# Homework 3 - Find the perfect place to stay in Texas!
### Group 14 - PavanKumar Alikana, Matteo Cavalletti, Francesca Porcu

The homework consists in analyzing the text of Airbnb property listings and building a search engine.

In [1]:
#Import required libraries
import pandas as pd
# For displaying search results in a table
from IPython.display import HTML, display
from os.path import join as pjoin
import csv

# For persisting indexes in an external file
import pickle
import math
import heapq
from datetime import datetime
from pathlib import Path


import nltk
import csv
import re
import os

# For word tokenization
from nltk.tokenize import RegexpTokenizer
# For stop words list
from nltk.corpus import stopwords
# For word stemming
from nltk.stem.snowball import SnowballStemmer

#First we import stopwords from nltk
nltk.download('stopwords')
stop_words = set(stopwords.words('english'))
#To remove punctuation we use regexptokenizer, but we leave dollar symbol $ because maybe is used in some queries
tokenizer = RegexpTokenizer(r'\w+|\$')
#we create the stemmer
ps = SnowballStemmer('english')

# Path to the current working directory to refer to all the files relatively
my_path = os.path.dirname(os.path.realpath('__file__'))

[nltk_data] Error loading stopwords: <urlopen error [WinError 10060] A
[nltk_data]     connection attempt failed because the connected party
[nltk_data]     did not properly respond after a period of time, or
[nltk_data]     established connection failed because connected host
[nltk_data]     has failed to respond>


# Step 1: Data

In [2]:
#Reading the main CSV file
m = pd.read_csv("Airbnb_Texas_Rentals.csv")
doc_len = len(m)

# These are commented because we already processed the reviews in to invidual CSV file per review
#we found words like '\\n' in the dataset so we cleaned it
#m = m.replace({r'\s+$': '', r'^\s+': ''}, regex=True).replace(r'\\n',  ' ', regex=True)
#m = m.replace({r'\s+$': '', r'^\s+': ''}, regex=True).replace(r'\\t',  ' ', regex=True)
#m = m.replace({r'\s+$': '', r'^\s+': ''}, regex=True).replace(r'\\r',  ' ', regex=True)

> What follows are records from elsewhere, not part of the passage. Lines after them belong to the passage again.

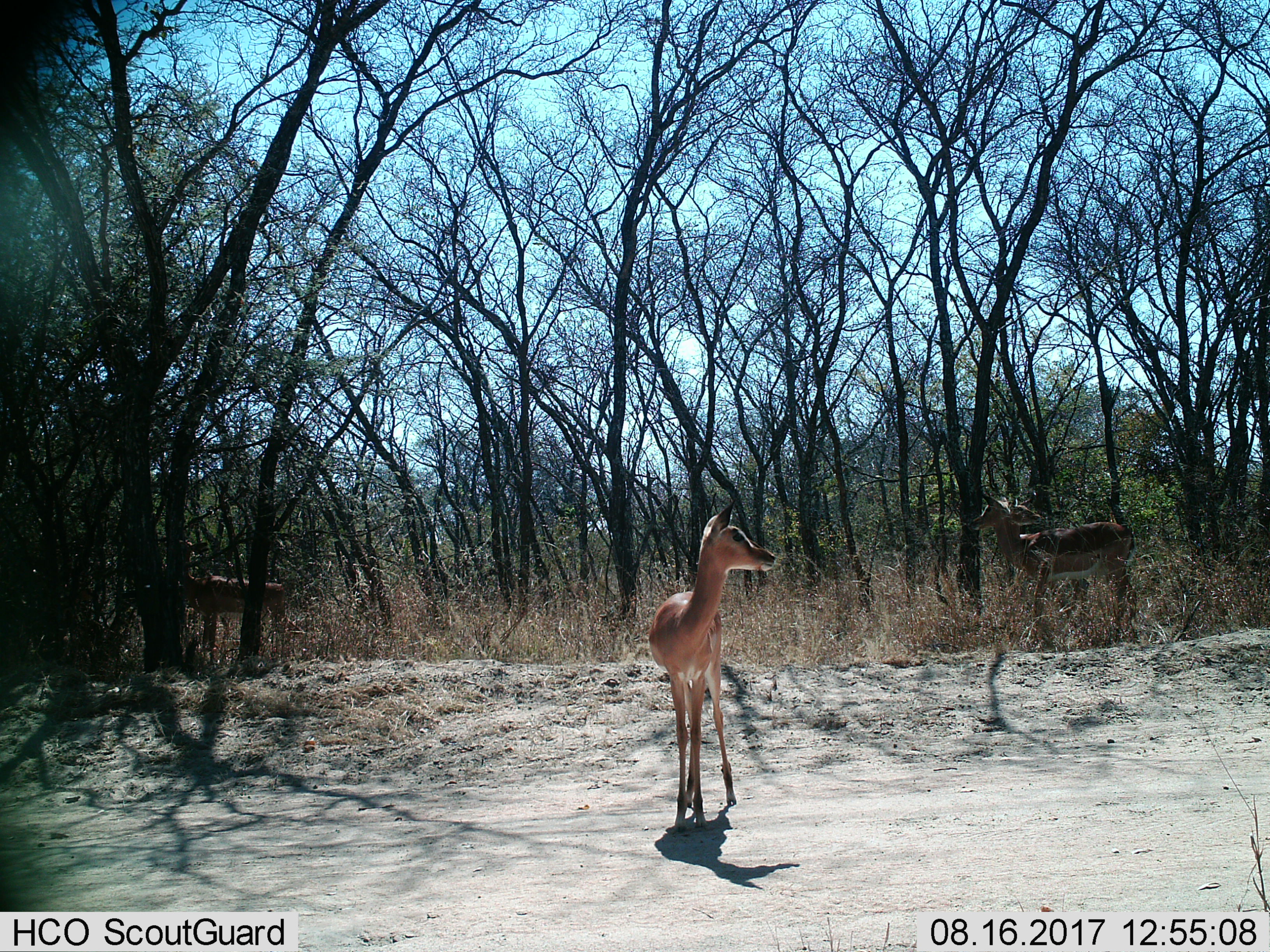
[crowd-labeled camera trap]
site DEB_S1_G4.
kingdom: Animalia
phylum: Chordata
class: Mammalia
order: Artiodactyla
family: Bovidae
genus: Aepyceros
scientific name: Aepyceros melampus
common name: impala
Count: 3.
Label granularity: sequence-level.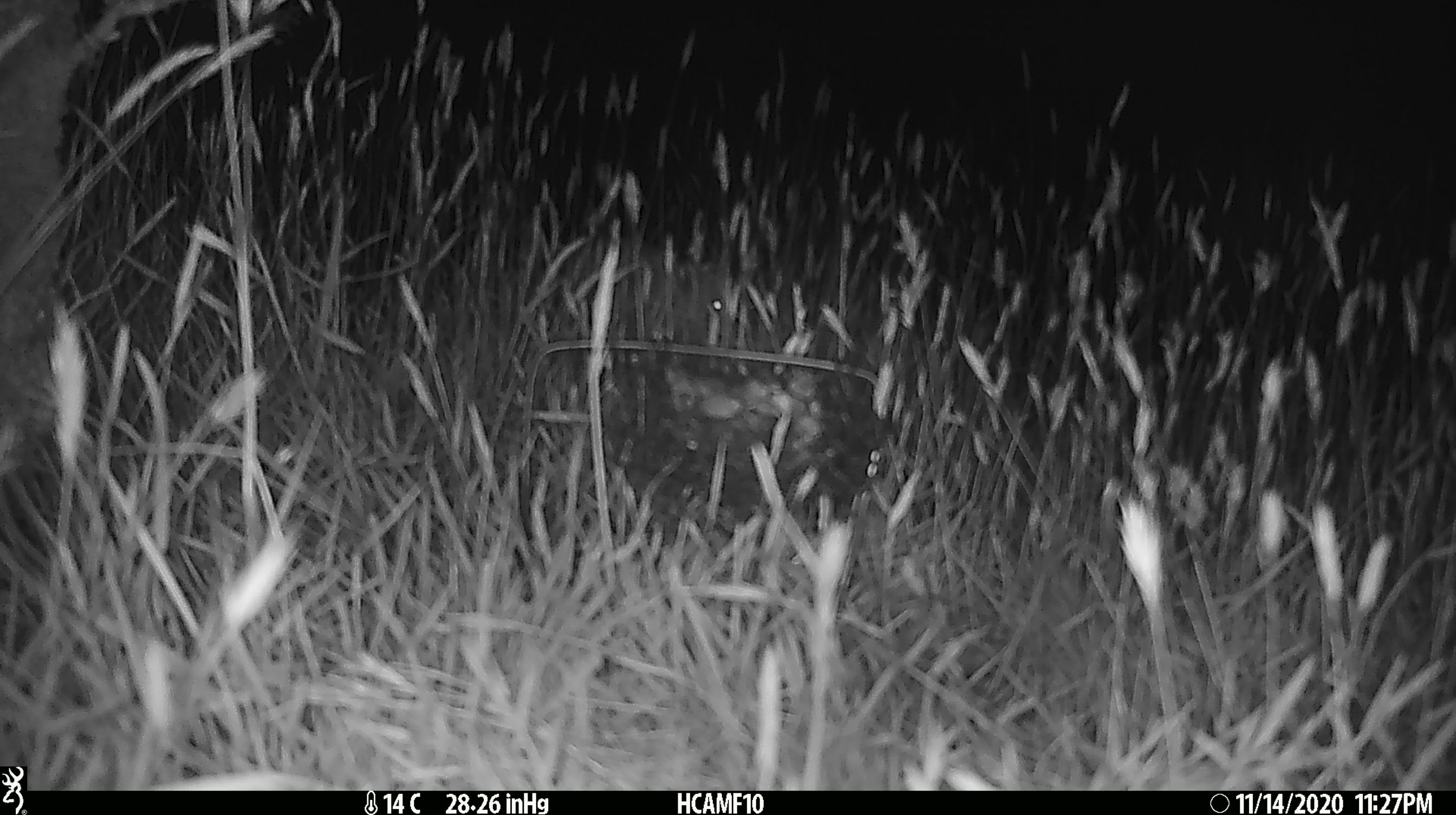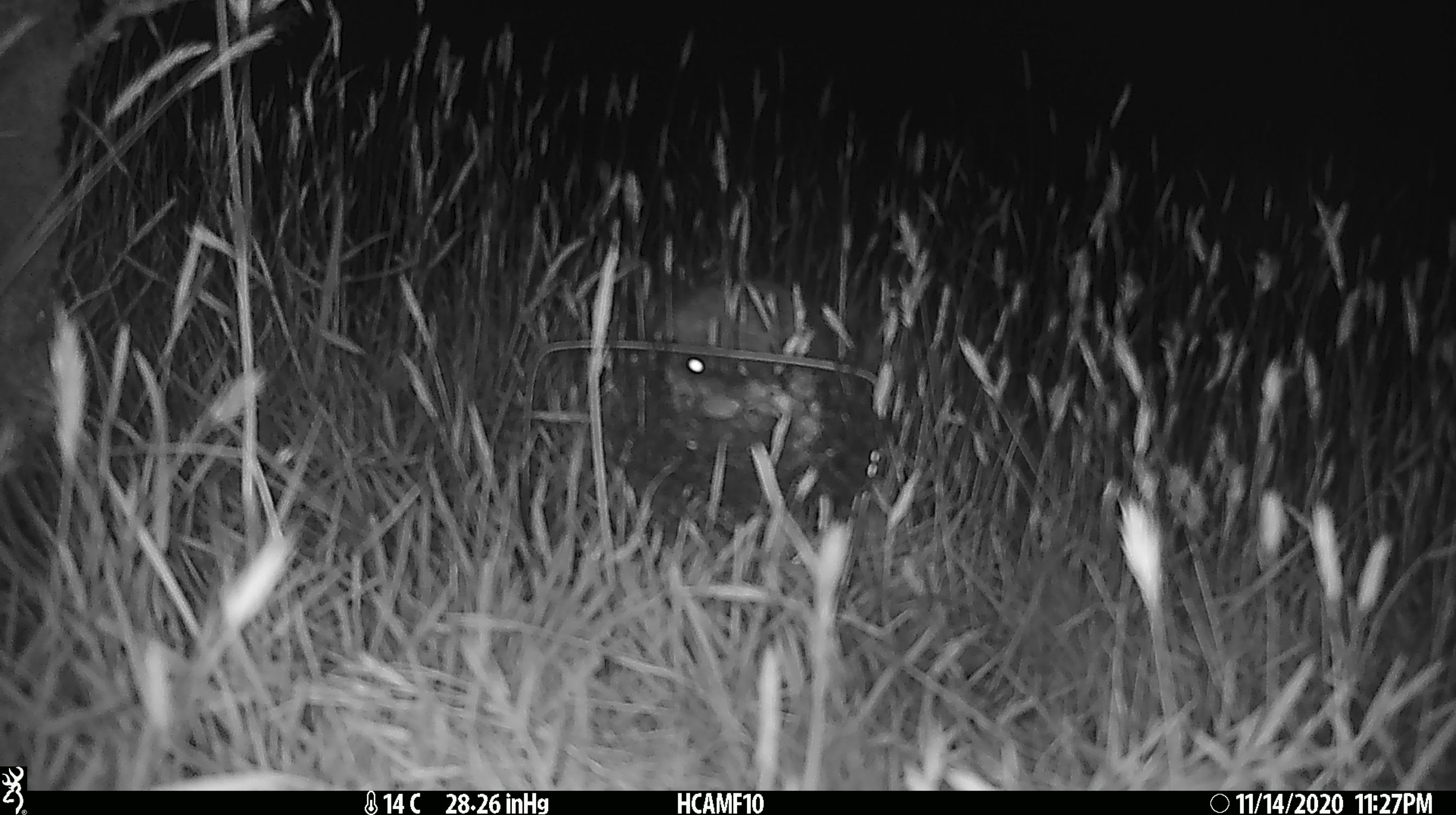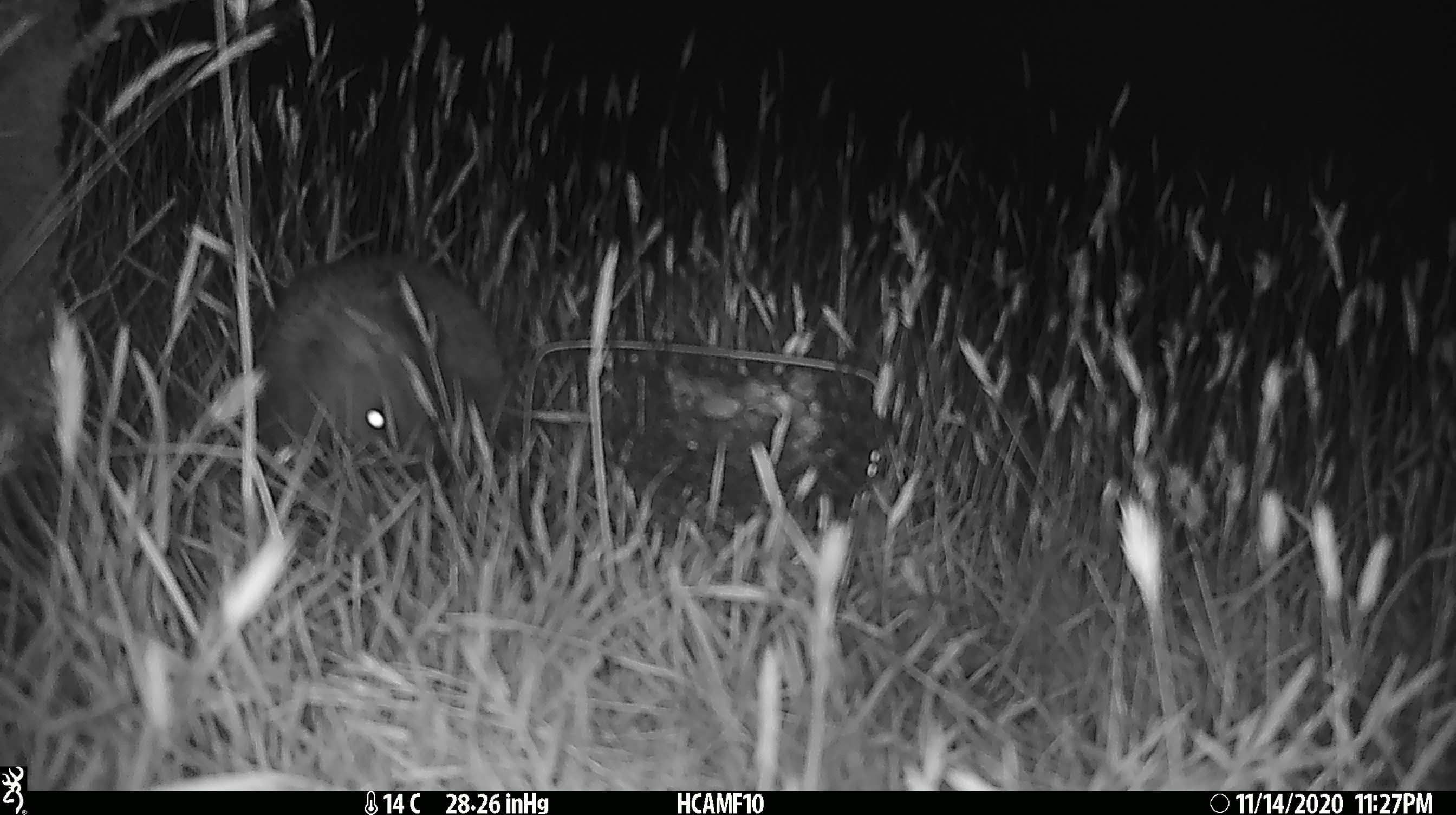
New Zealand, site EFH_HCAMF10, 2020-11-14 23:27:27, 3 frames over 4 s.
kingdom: Animalia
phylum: Chordata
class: Mammalia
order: Eulipotyphla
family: Erinaceidae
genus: Erinaceus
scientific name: Erinaceus europaeus europaeus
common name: european hedgehog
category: hedgehog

#create tsv files,we droped the first column that was a prroblem
#m = m.drop(['Unnamed: 0'], axis=1)

# Step 2: Create documents

In [3]:
# These lines are commented because we already have the individual csv file per review,
# after first time we executed this section of code. so we no longer need to execute this every time
# Create a separate csv file for every row in the reviews csv file
#for i in range(len(m)):
#    with open(os.path.join(my_path, 'docu_hw3/doc_' + str(i) + '.tsv', 'w', newline='',encoding='utf-8') as output:
#        tsv_output = csv.writer(output, delimiter='\t')
#        tsv_output.writerow(m.iloc[i])

# Step 3: Search Engine

At this point we create the ***vocabulary***. We don't modify directly tsv files because we need them for the output of the search engines, but we create a dictionary that assigns to each file words that would have contained if we had preprocessed them. In particular, we apply to the words contained in each file these procedures:
- *Removing stopwords*
- *Removing punctuation*
- *Stemming*
- *Lower-case letters*

## 3.1) Conjunctive query

### 3.1.1) Create your index!

In [4]:
review_content_persist = {}
vocabulary_persist = {}
words_persist = {}

# Retrieving persisted information for review content and word map
# Please create a directory(in your current working directory) with name 'indexes'  
content_file = Path(os.path.join(my_path, "indexes/review_content.pkl"))
vocabulary_file = Path(os.path.join(my_path, "indexes/vocabulary.pkl"))
words_file = Path(os.path.join(my_path, "indexes/words.pkl"))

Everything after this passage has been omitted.